Parallel decoding methods such as Jacobi decoding show promise for more efficient LLM inference as it breaks the sequential nature of the LLM decoding process and transforms it into parallelizable computation. However, in practice, it achieves little speedup compared to traditional autoregressive (AR) decoding, primarily because Jacobi decoding seldom accurately predicts more than one token in a single fixed-point iteration step. To address this, we develop a new approach aimed at realizing fast convergence from any state to the fixed point on a Jacobi trajectory. This is accomplished by refining the target LLM to consistently predict the fixed point given any state as input. Extensive experiments demonstrate the effectiveness of our method, showing 2.4$\times$ to 3.4$\times$ improvements in generation speed while preserving generation quality across both domain-specific and open-domain benchmarks.
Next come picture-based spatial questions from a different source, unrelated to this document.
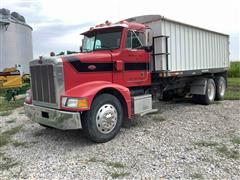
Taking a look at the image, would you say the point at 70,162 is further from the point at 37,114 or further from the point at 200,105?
the point at 200,105

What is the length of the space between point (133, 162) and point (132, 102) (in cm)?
207

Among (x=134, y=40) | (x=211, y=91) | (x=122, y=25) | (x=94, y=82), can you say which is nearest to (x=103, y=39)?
(x=122, y=25)

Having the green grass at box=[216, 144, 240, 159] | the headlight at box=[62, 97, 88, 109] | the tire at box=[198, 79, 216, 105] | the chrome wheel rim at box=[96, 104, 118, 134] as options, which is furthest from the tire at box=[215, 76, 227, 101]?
the headlight at box=[62, 97, 88, 109]

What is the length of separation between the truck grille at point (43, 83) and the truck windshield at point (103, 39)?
1558 millimetres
翻译：诸如雅可比解码之类的并行解码方法通过打破大语言模型解码过程的序列性并将其转化为可并行计算，为提升大语言模型推理效率展现了潜力。然而，在实践中，相较于传统的自回归解码方法，其加速效果甚微，这主要是因为雅可比解码在单个不动点迭代步骤中很少能准确预测超过一个词元。为解决此问题，我们提出了一种新方法，旨在实现从雅可比轨迹上的任意状态到不动点的快速收敛。该方法通过精调目标大语言模型，使其在给定任意输入状态时能一致地预测不动点。大量实验证明了我们方法的有效性，在保持领域特定和开放领域基准测试中生成质量的同时，实现了生成速度2.4$\times$至3.4$\times$的提升。